"COVENEY, a parish in the hundred of South Witchford, in the county of Cambridge, 3½ miles north-west of Ely, and 3 north-east of Sutton. It contains the chapelry of Manea, and the hamlet of Wardy Hill. The living is a rectory* in the diocese of Ely, value with the curacy of Manea annexed, £809, in the patronage of Lora Rokeby. The church, dedicated to St. Peter, is a small structure. Conyers Middleton was once rector of this parish. The charities amount to £45 per annum. The Baptists have a chapel at Hayhead, and the Wesleyans a place of worship at Wardy Hill. There is a National school with a small endowment."
"MANEA, a chapelry in the parish of Coveney, hundred of South Witchford, county Cambridge, 7 miles north-east of Chatteris, its post town, and 8 north-west of Ely. It is a station on the Ely and Peterborough railway. It is situated on the Old Bedford river, and is chiefly agricultural. The living is a curacy annexed to the rectory* of Coveney, in thc diocese of Ely. The church is a small neat structure, once held by Conyers Middleton. There is an endowed National school for both sexes. The Wesleyans have a place of worship. Lord Rokeby is lord of the manor. (See also Manea Parish pages)"
"WARDY-HILL, a hamlet in the parish of Coveney, county Cambridge, 5 miles north-west of Ely."
[Transcribed and edited information from The National Gazetteer of Great Britain and Ireland - 1868]

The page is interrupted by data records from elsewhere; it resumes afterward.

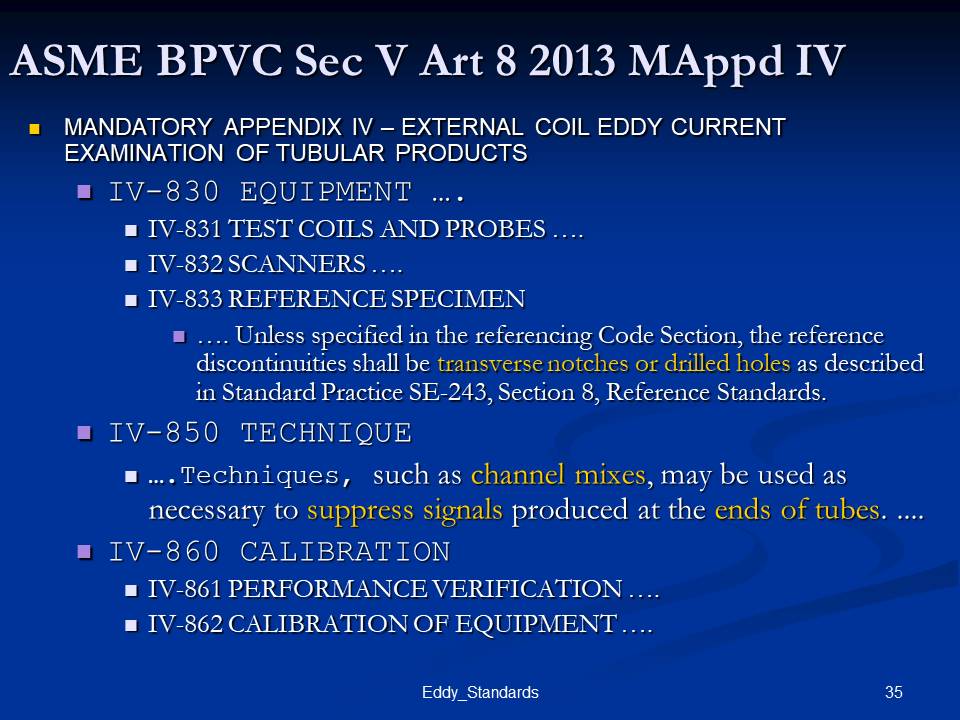 ASME BPVC Sec V Art 8 2013 MAppd IV

MANDATORY APPENDIX IV – EXTERNAL COIL EDDY CURRENT EXAMINATION OF TUBULAR PRODUCTS

IV-830 EQUIPMENT ….

IV-831 TEST COILS AND PROBES ….

IV-832 SCANNERS ….

IV-833 REFERENCE SPECIMEN

…. Unless specified in the referencing Code Section, the reference discontinuities shall be transverse notches or drilled holes as described in Standard Practice SE-243, Section 8, Reference Standards.

IV-850 TECHNIQUE

….Techniques, such as channel mixes, may be used as necessary to suppress signals produced at the ends of tubes. ....

IV-860 CALIBRATION

IV-861 PERFORMANCE VERIFICATION ….

IV-862 CALIBRATION OF EQUIPMENT ….

Eddy_Standards

35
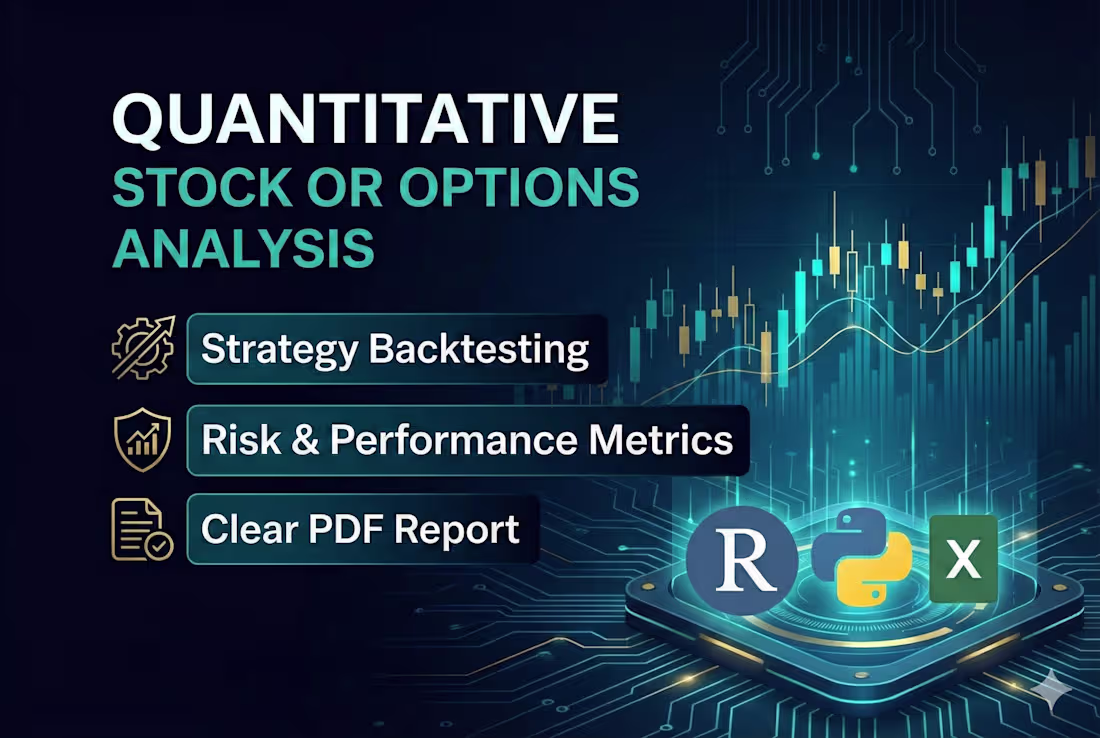 QUANTITATIVE
STOCK OR OPTIONS ANALYSIS

Strategy Backtesting

Risk & Performance Metrics

Clear PDF Report

R

X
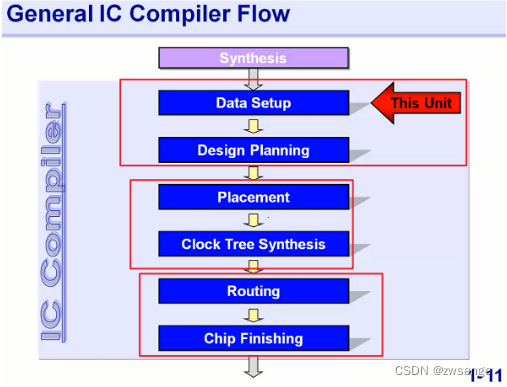 General IC Compiler Flow

Synthesis

IC Compiler

Data Setup

This Unit

Design Planning

Placement

Clock Tree Synthesis

Routing

Chip Finishing

CSDN @zwsange

1-11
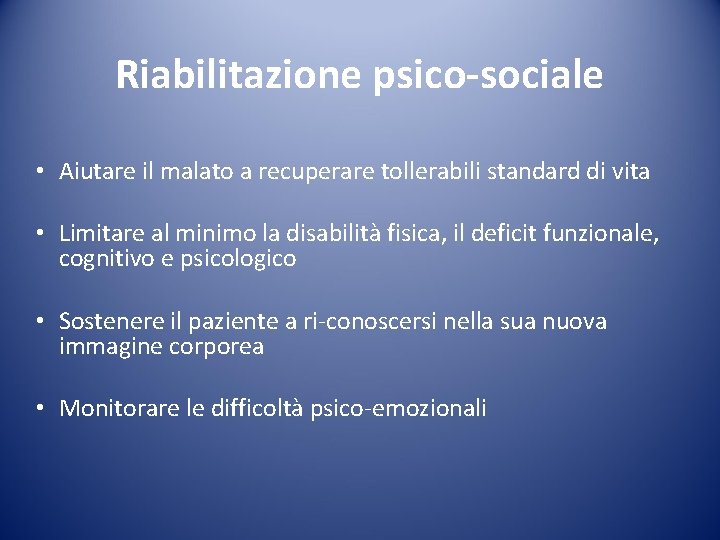 Riabilitazione psico-sociale

• Aiutare il malato a recuperare tollerabili standard di vita

• Limitare al minimo la disabilità fisica, il deficit funzionale, cognitivo e psicologico

• Sostenere il paziente a ri-conoscersi nella sua nuova immagine corporea

• Monitorare le difficoltà psico-emozionali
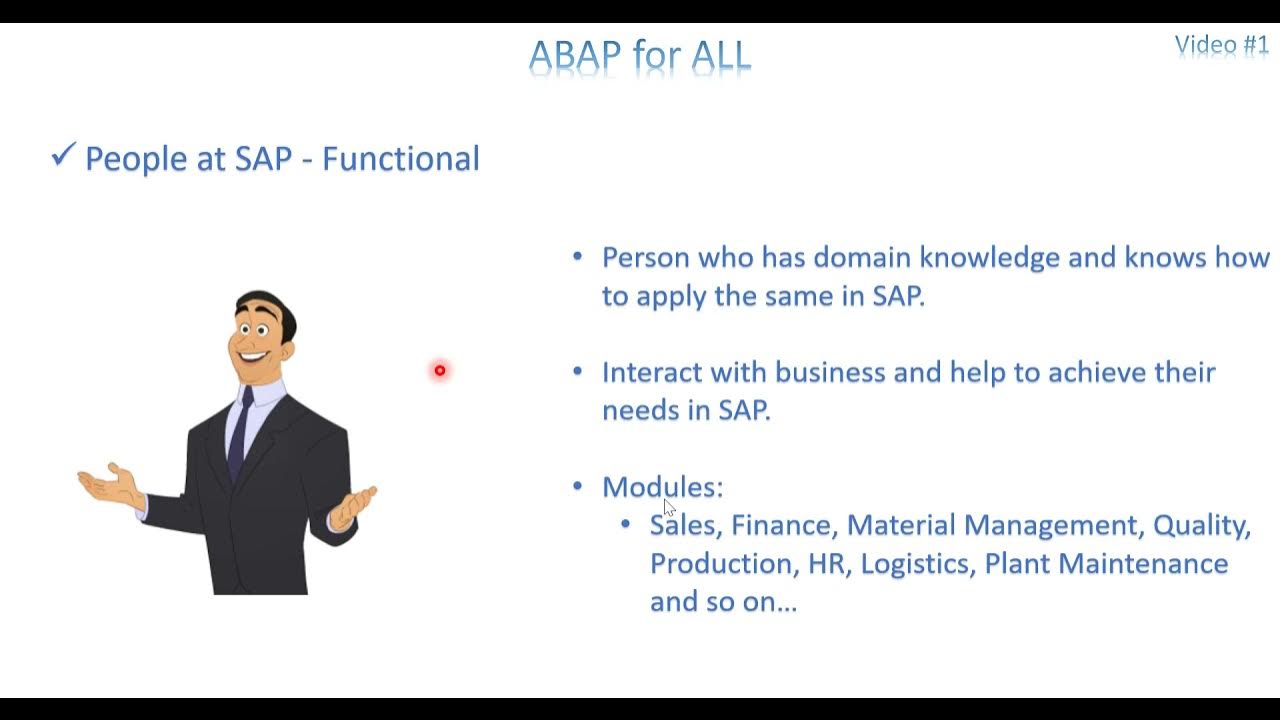 ABAP for ALL

Video #1

✓ People at SAP - Functional

• Person who has domain knowledge and knows how to apply the same in SAP.

• Interact with business and help to achieve their needs in SAP.

• Modules:
  • Sales, Finance, Material Management, Quality, Production, HR, Logistics, Plant Maintenance and so on...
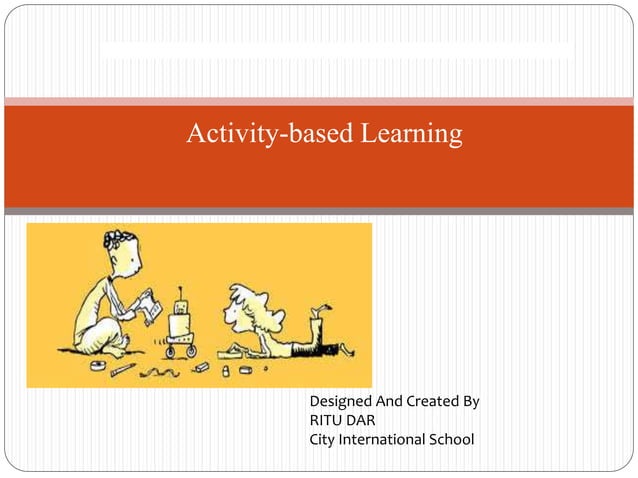 Activity-based Learning

Designed And Created By
RITU DAR
City International School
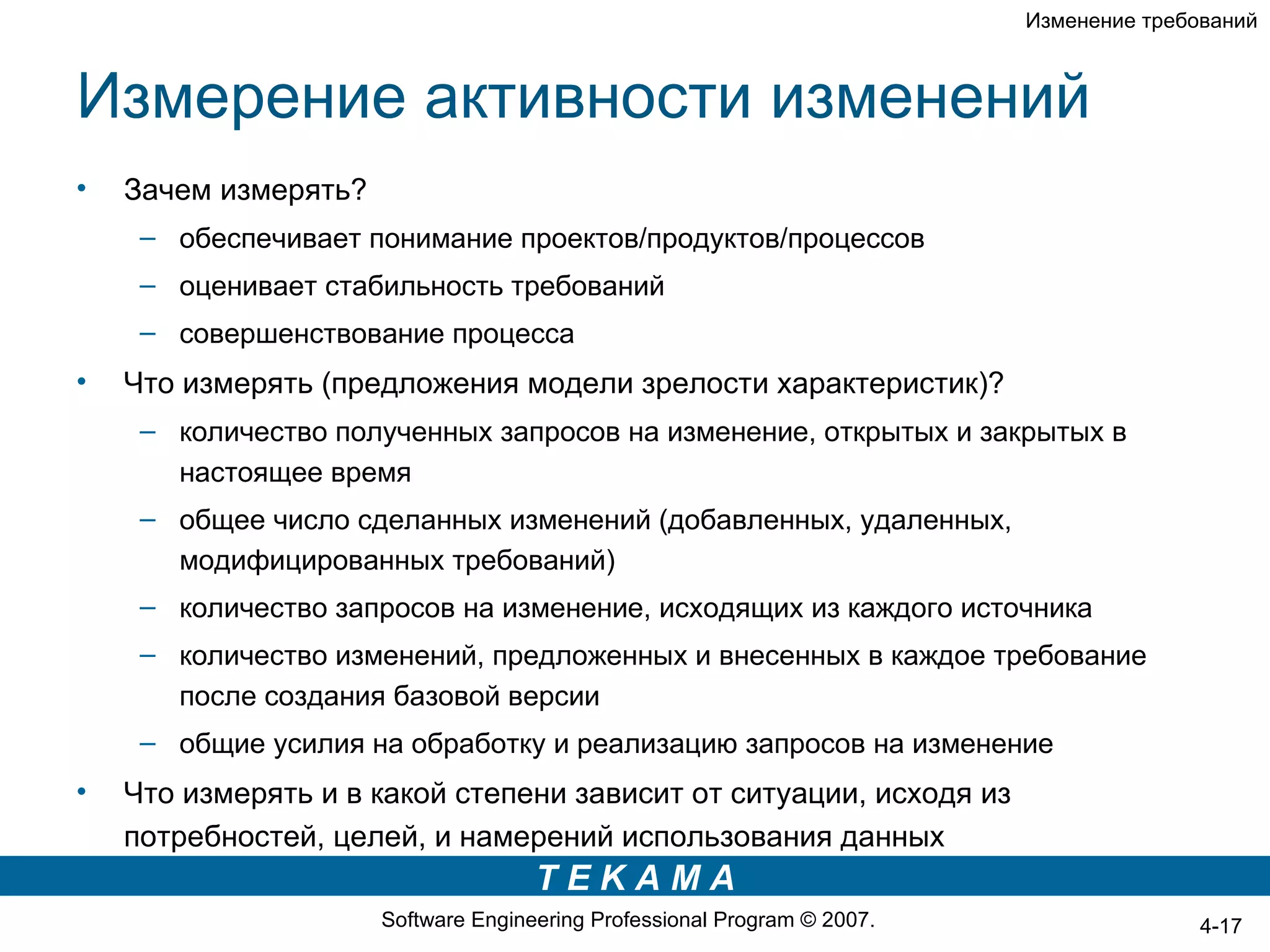 Изменение требований

Измерение активности изменений

• Зачем измерять?
– обеспечивает понимание проектов/продуктов/процессов
– оценивает стабильность требований
– совершенствование процесса
• Что измерять (предложения модели зрелости характеристик)?
– количество полученных запросов на изменение, открытых и закрытых в настоящее время
– общее число сделанных изменений (добавленных, удаленных, модифицированных требований)
– количество запросов на изменение, исходящих из каждого источника
– количество изменений, предложенных и внесенных в каждое требование после создания базовой версии
– общие усилия на обработку и реализацию запросов на изменение
• Что измерять и в какой степени зависит от ситуации, исходя из потребностей, целей, и намерений использования данных

TEKAMA

Software Engineering Professional Program © 2007.

4-17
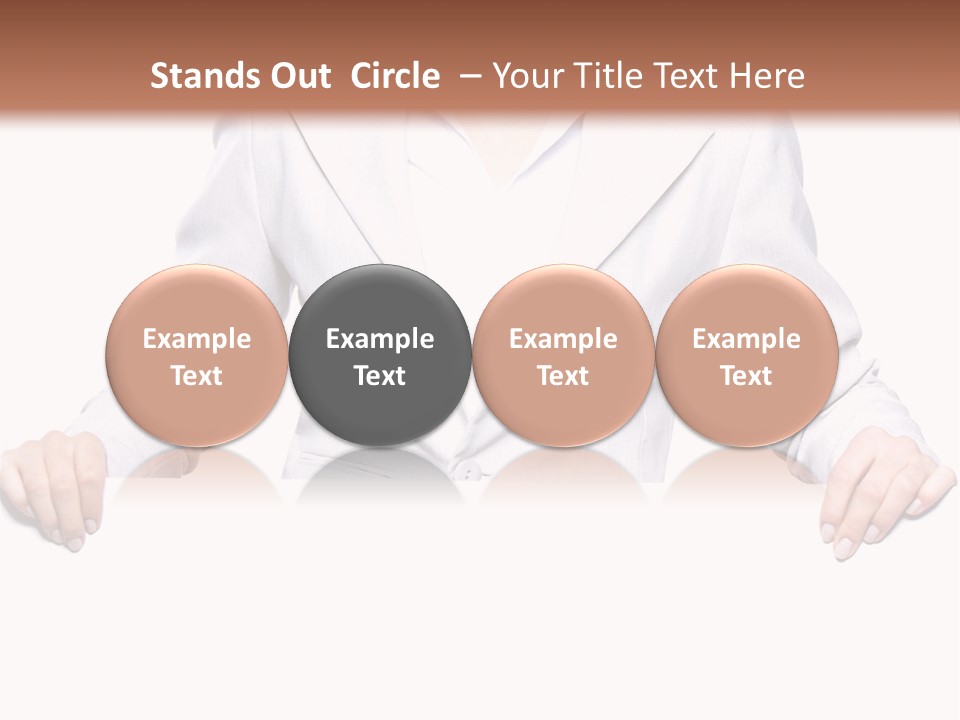 Stands Out  Circle  – Your Title Text Here

Example Text

Example Text

Example Text

Example Text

"The church of St. Peter ad Vincula is a building of stone, dating from the 13th century, and consisting of chancel, nave, south porch and an embattled western tower containing one bell : in the chancel is a trefoil-headed double piscina, and the north wall of the nave contains an ancient stoup; the splendid reredos of carved wood, presented by Athelstan Riley esq. is probably 15th century North-German workmanship, and the central panel contains a remarkably fine representation of the "Crucifixion," the figure on the rood was carved by peasants at Ober Ammergau : there are some interesting, though rude, carved bench ends, dating from about 1400 : the pulpit, dated 1705, has paintings of Our Lord and the Four Evangelists, and is of Danish origin. The church was restored in 1897, at a cost of £1,000 : a new rood screen, the design of the Rev. C. F. G. Turner, rector 1892-1914, was erected, and the roof, which had previously been thatched with reeds, was recovered with grey Westmoreland slates. There are 160 sittings, free. The register dates from the year 1676." [Kelly's Directory - 1929]
Coveney, St Peter's: Records of baptisms 1676-1923, marriages 1704-1970, burials 1677-1912 and banns for 1763-1936 reside in the Cambridgeshire Archives.The Bishop's Transcripts for the years 1600-1640 and 1662-1839 can be found in the Cambridge University Library. Indexed transcripts exist in Cambridgeshire Archives for marriages 1600-1809.
Land Tax: records were compiled afresh each year and contain the names of owners and occupiers in each parish, but usually there is no address or place name. These records reside in the Cambridgeshire Archives for the years 1750-1948; 1798 is on microfilm at Huntingdon Record Office.